Only the lines from the one bearing "United States, site lebec_CA-33." through the end of the entries should be output, exactly as they stand, and pictures should be skipped.

(DATASET RECORDS Opens)

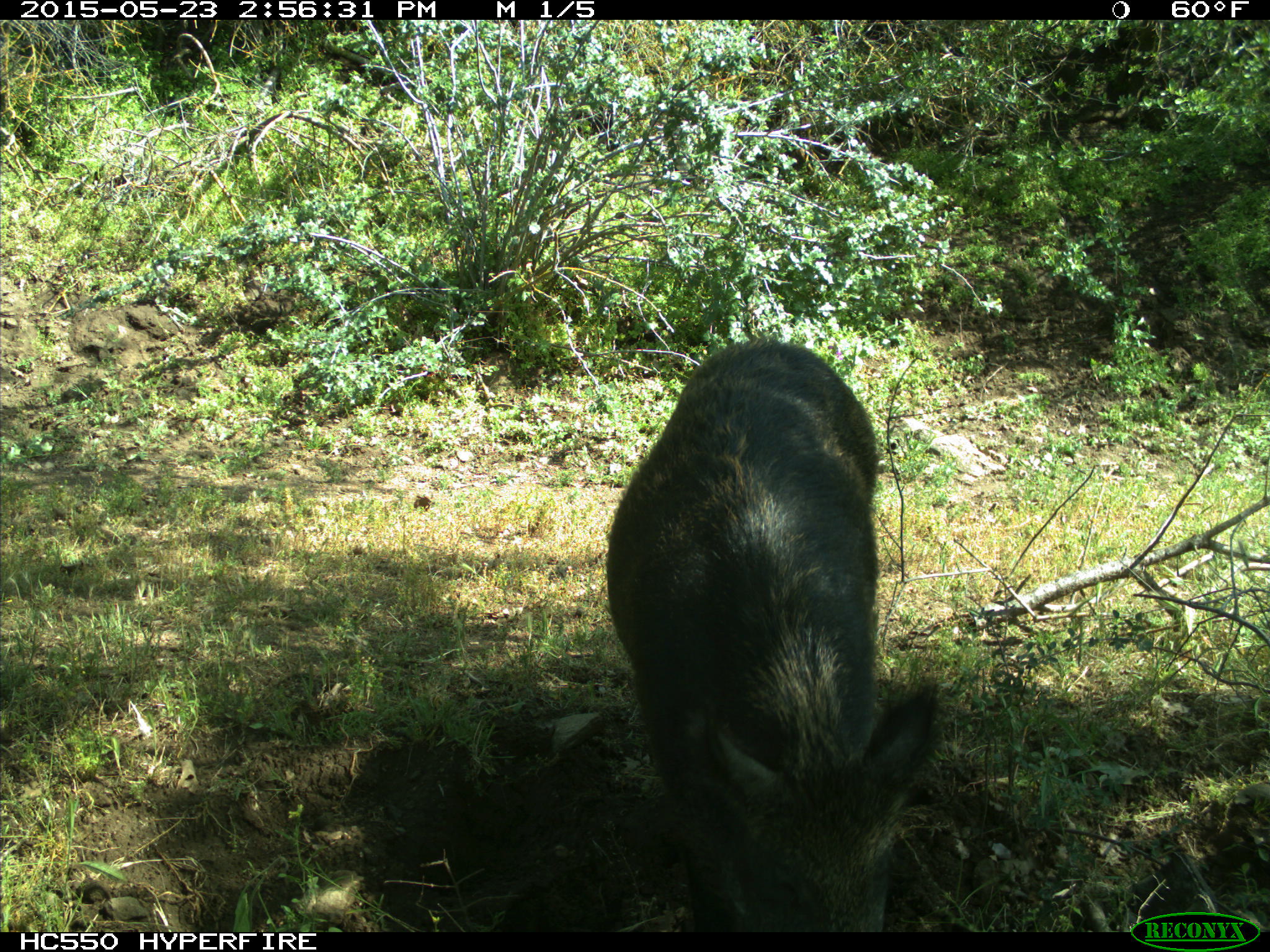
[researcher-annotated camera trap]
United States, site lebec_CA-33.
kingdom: Animalia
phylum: Chordata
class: Mammalia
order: Artiodactyla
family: Suidae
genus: Sus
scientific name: Sus scrofa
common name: wild boar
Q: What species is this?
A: Sus scrofa (wild boar).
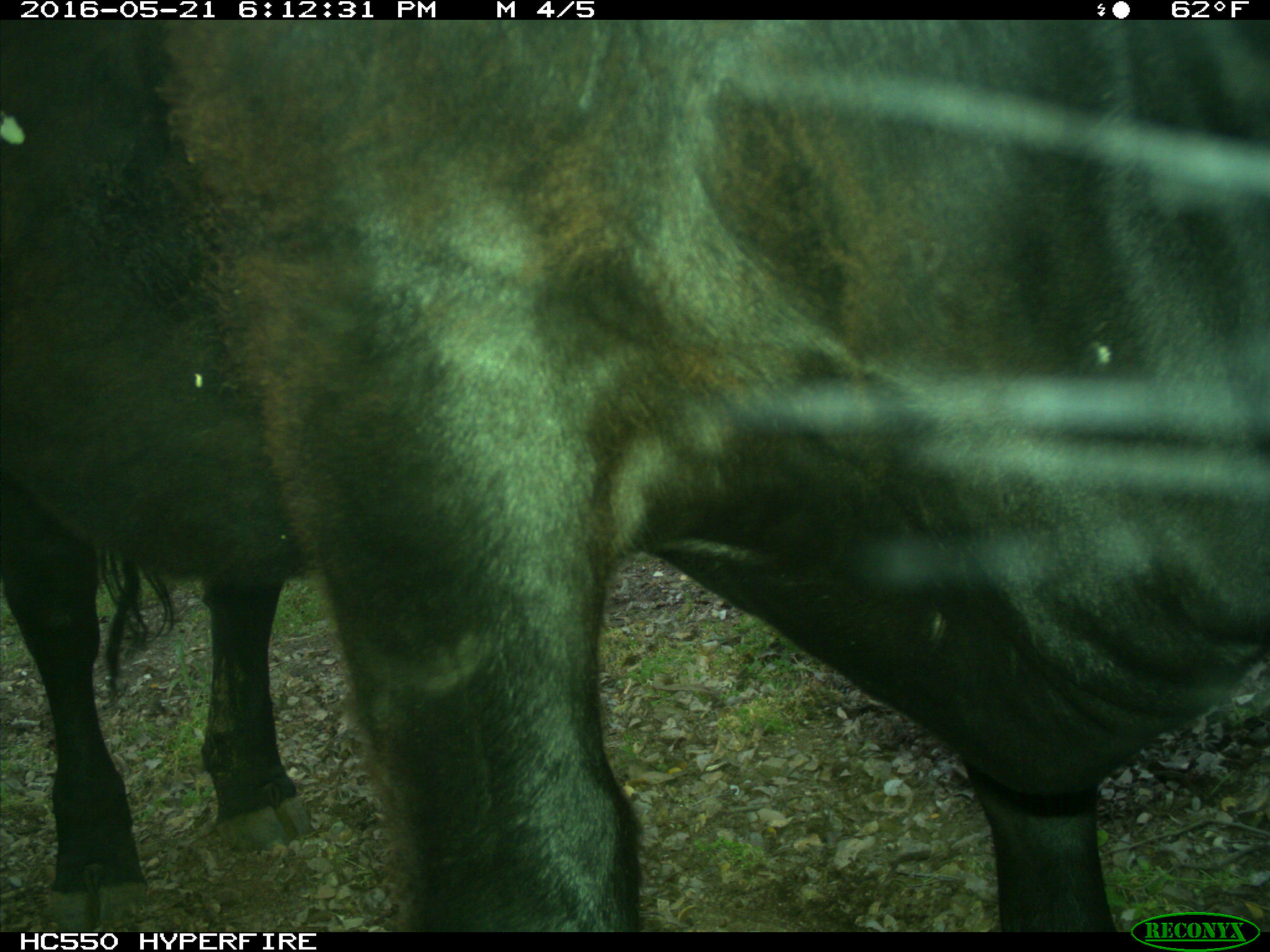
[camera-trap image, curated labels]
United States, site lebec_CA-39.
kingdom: Animalia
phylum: Chordata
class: Mammalia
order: Artiodactyla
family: Bovidae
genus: Bos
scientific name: Bos taurus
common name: domestic cow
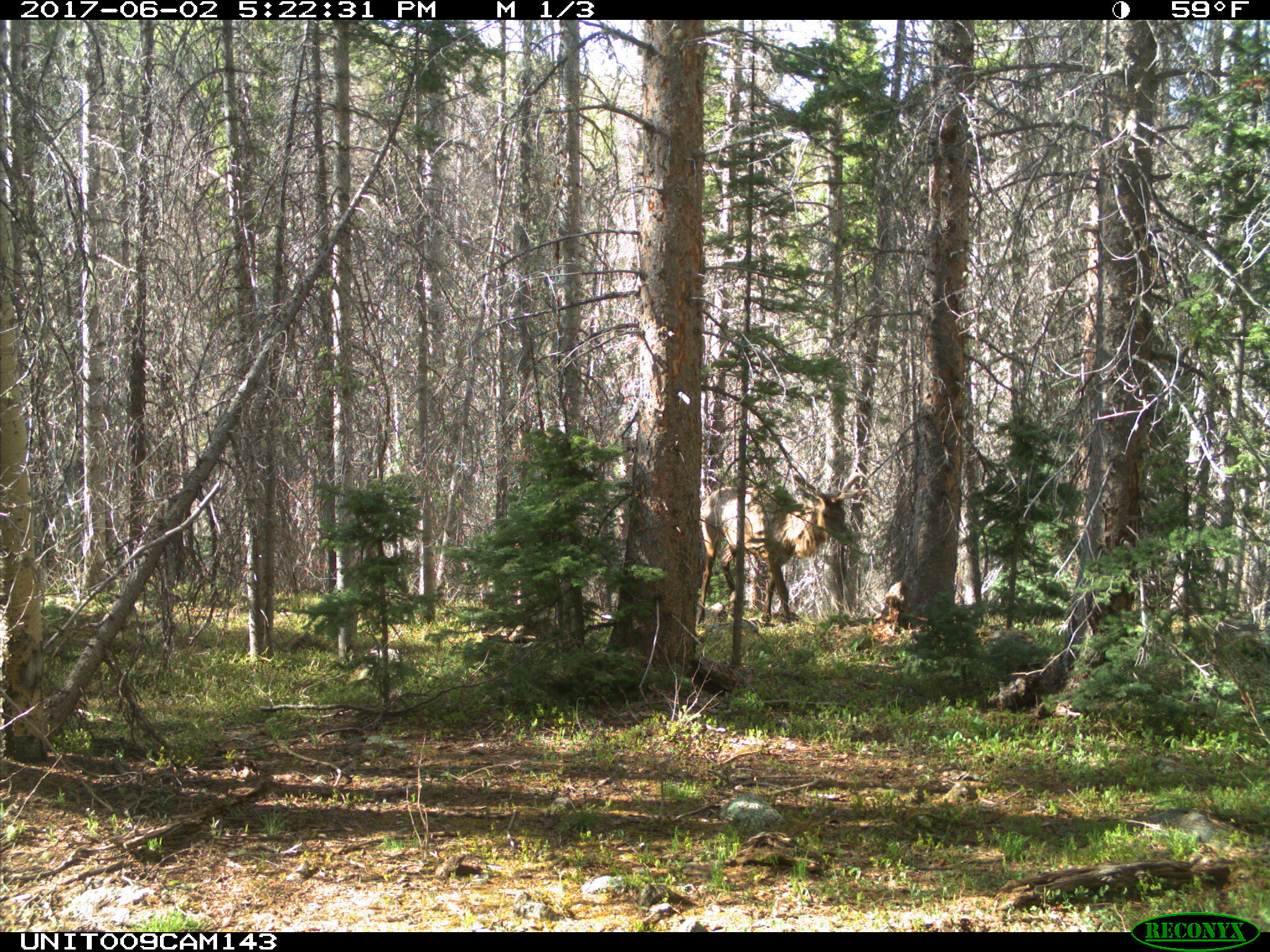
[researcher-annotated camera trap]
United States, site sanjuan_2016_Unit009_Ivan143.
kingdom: Animalia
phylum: Chordata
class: Mammalia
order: Artiodactyla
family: Cervidae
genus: Cervus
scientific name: Cervus elaphus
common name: red deer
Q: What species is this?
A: Cervus elaphus (red deer).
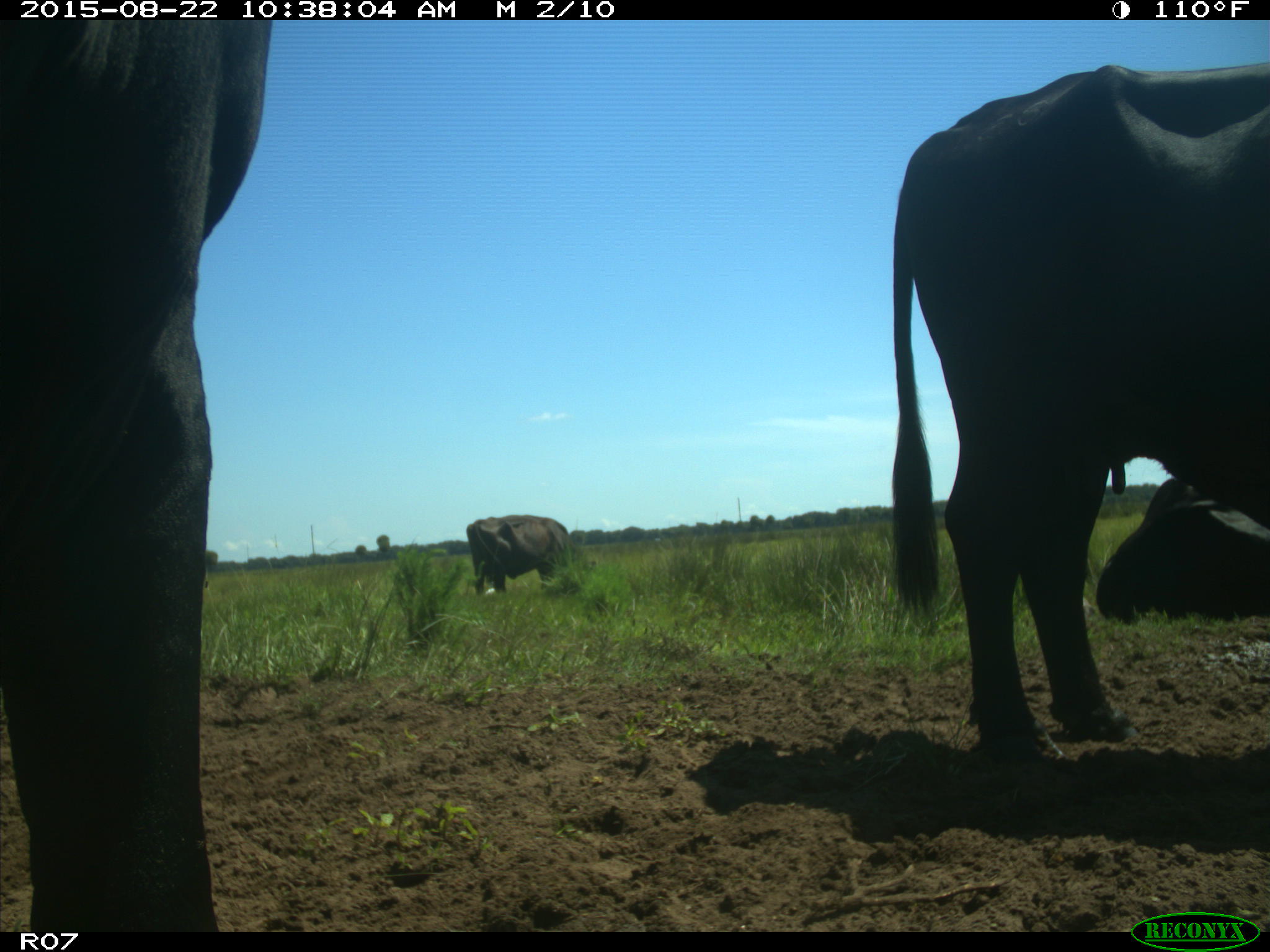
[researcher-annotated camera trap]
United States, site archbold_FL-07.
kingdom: Animalia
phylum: Chordata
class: Mammalia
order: Artiodactyla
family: Bovidae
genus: Bos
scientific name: Bos taurus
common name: domestic cow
Bos taurus (domestic cow).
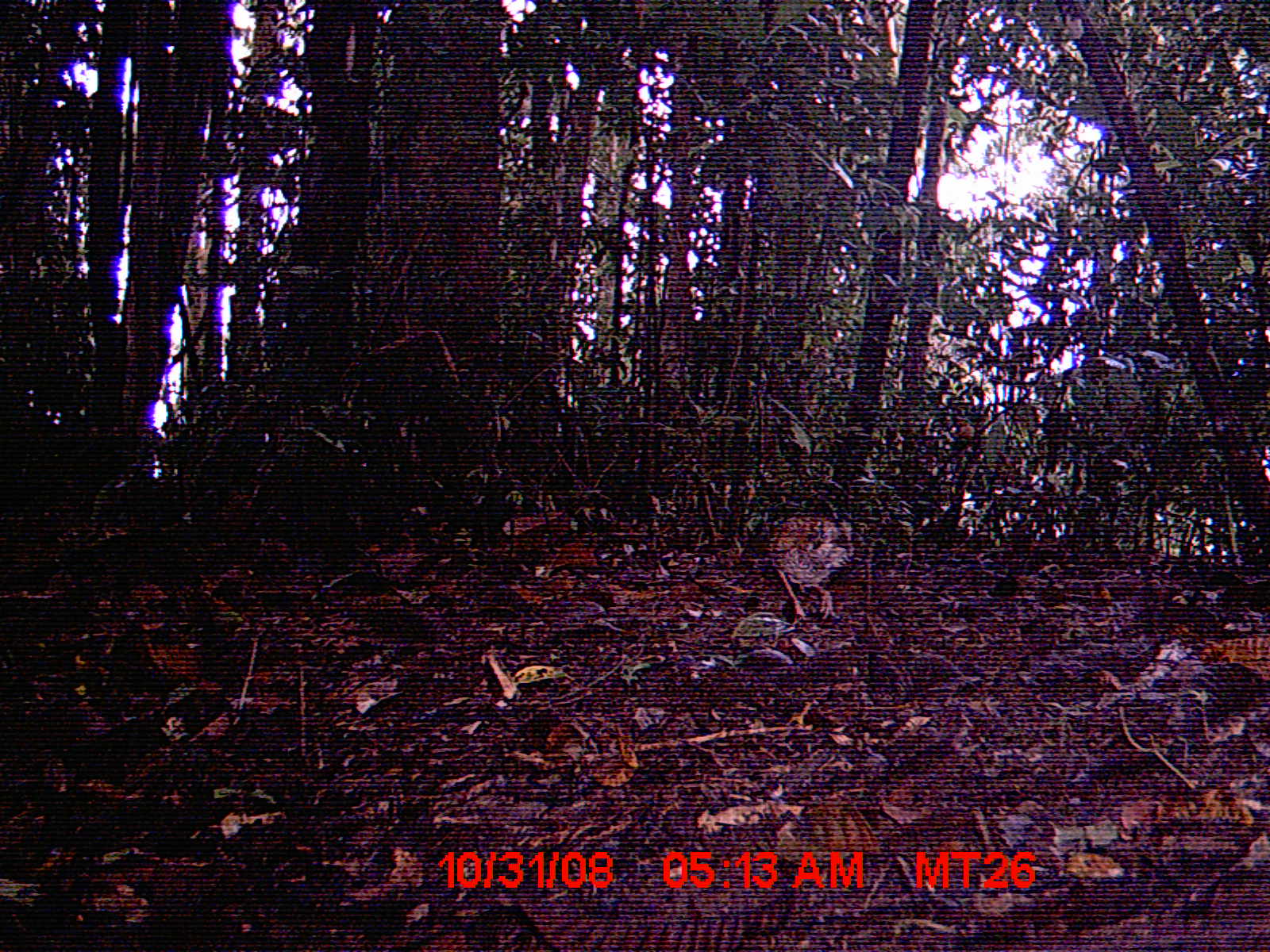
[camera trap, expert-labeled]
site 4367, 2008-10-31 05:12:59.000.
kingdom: Animalia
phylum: Chordata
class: Aves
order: Coraciiformes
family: Brachypteraciidae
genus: Brachypteracias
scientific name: Brachypteracias squamiger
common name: scaly ground-roller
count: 1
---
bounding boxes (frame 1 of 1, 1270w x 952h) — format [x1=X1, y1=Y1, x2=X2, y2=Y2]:
brachypteracias squamiger: [x1=761, y1=502, x2=858, y2=627]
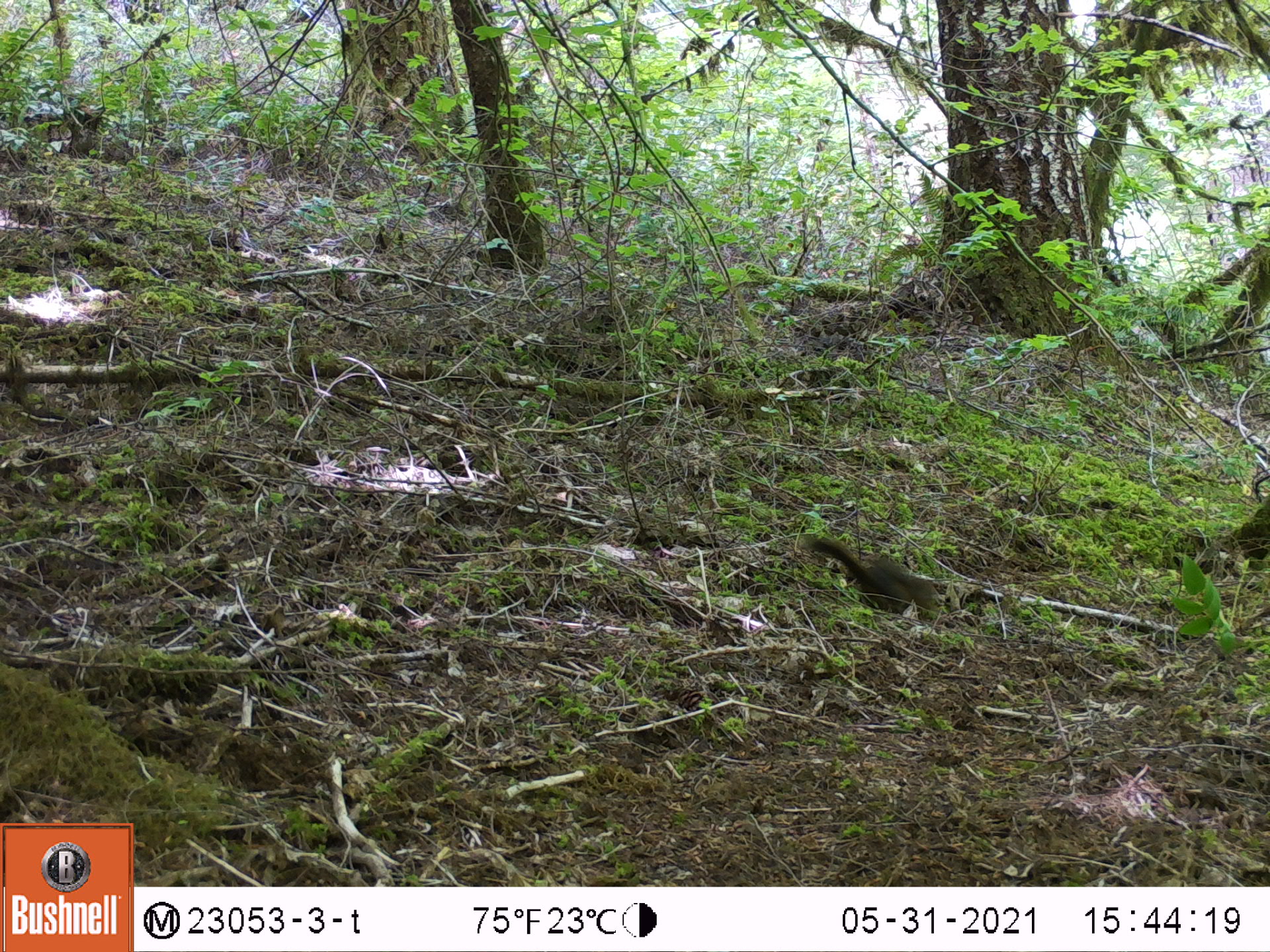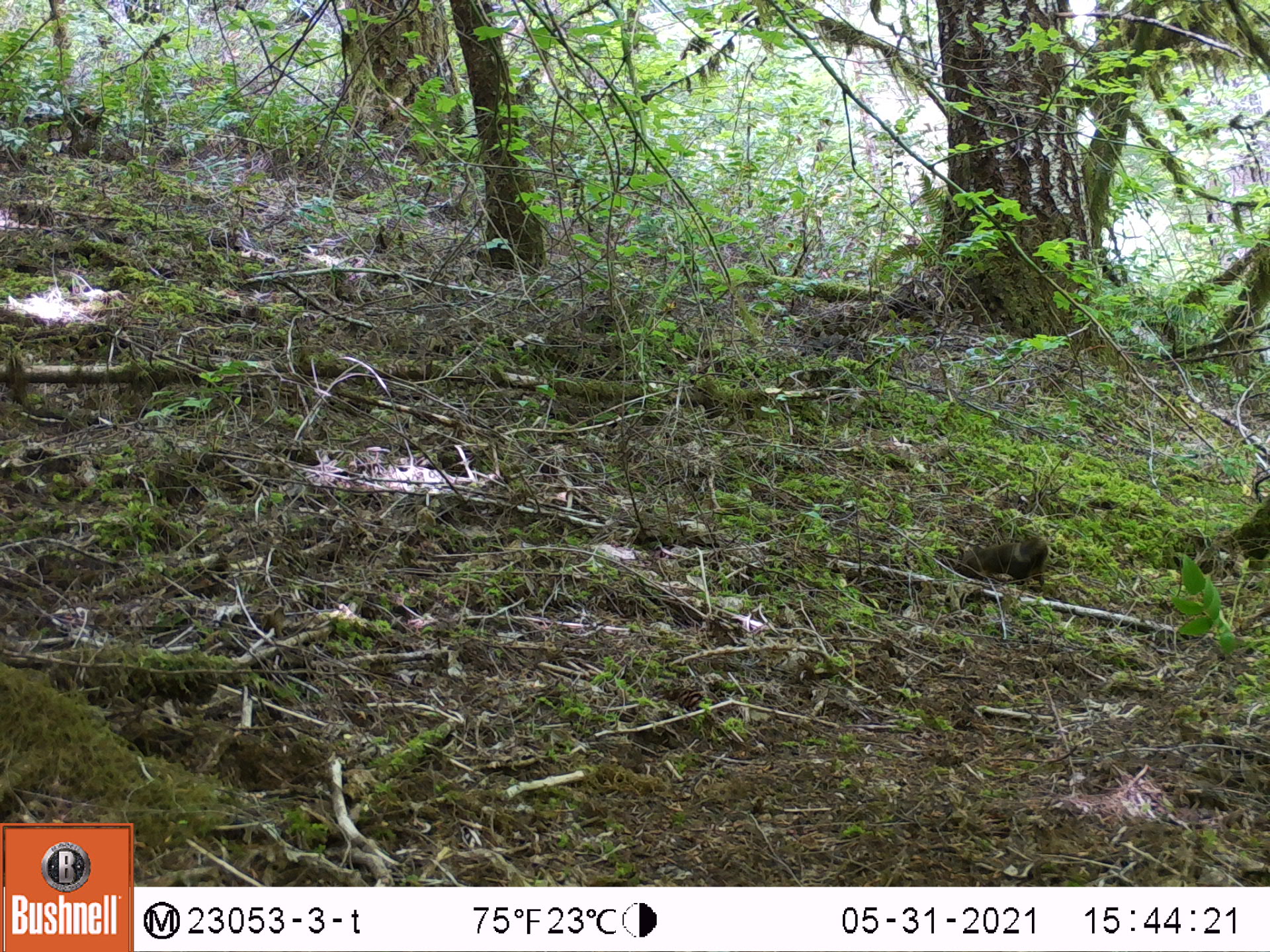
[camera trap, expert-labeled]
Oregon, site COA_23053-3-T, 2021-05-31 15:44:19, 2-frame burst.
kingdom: Animalia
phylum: Chordata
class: Mammalia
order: Rodentia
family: Sciuridae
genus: Tamiasciurus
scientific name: Tamiasciurus douglasii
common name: douglas squirrel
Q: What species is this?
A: Douglas squirrel (Tamiasciurus douglasii).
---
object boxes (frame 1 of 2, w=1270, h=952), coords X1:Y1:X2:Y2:
douglas squirrel: 798:531:948:624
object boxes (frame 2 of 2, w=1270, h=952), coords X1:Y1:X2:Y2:
douglas squirrel: 962:528:1051:587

(DATASET RECORDS Closes)

TASK OUTPUT
United States, site lebec_CA-33.
kingdom: Animalia
phylum: Chordata
class: Mammalia
order: Artiodactyla
family: Suidae
genus: Sus
scientific name: Sus scrofa
common name: wild boar
Q: What species is this?
A: Sus scrofa (wild boar).
[camera-trap image, curated labels]
United States, site lebec_CA-39.
kingdom: Animalia
phylum: Chordata
class: Mammalia
order: Artiodactyla
family: Bovidae
genus: Bos
scientific name: Bos taurus
common name: domestic cow
[researcher-annotated camera trap]
United States, site sanjuan_2016_Unit009_Ivan143.
kingdom: Animalia
phylum: Chordata
class: Mammalia
order: Artiodactyla
family: Cervidae
genus: Cervus
scientific name: Cervus elaphus
common name: red deer
Q: What species is this?
A: Cervus elaphus (red deer).
[researcher-annotated camera trap]
United States, site archbold_FL-07.
kingdom: Animalia
phylum: Chordata
class: Mammalia
order: Artiodactyla
family: Bovidae
genus: Bos
scientific name: Bos taurus
common name: domestic cow
Bos taurus (domestic cow).
[camera trap, expert-labeled]
site 4367, 2008-10-31 05:12:59.000.
kingdom: Animalia
phylum: Chordata
class: Aves
order: Coraciiformes
family: Brachypteraciidae
genus: Brachypteracias
scientific name: Brachypteracias squamiger
common name: scaly ground-roller
count: 1
---
bounding boxes (frame 1 of 1, 1270w x 952h) — format [x1=X1, y1=Y1, x2=X2, y2=Y2]:
brachypteracias squamiger: [x1=761, y1=502, x2=858, y2=627]
[camera trap, expert-labeled]
Oregon, site COA_23053-3-T, 2021-05-31 15:44:19, 2-frame burst.
kingdom: Animalia
phylum: Chordata
class: Mammalia
order: Rodentia
family: Sciuridae
genus: Tamiasciurus
scientific name: Tamiasciurus douglasii
common name: douglas squirrel
Q: What species is this?
A: Douglas squirrel (Tamiasciurus douglasii).
---
object boxes (frame 1 of 2, w=1270, h=952), coords X1:Y1:X2:Y2:
douglas squirrel: 798:531:948:624
object boxes (frame 2 of 2, w=1270, h=952), coords X1:Y1:X2:Y2:
douglas squirrel: 962:528:1051:587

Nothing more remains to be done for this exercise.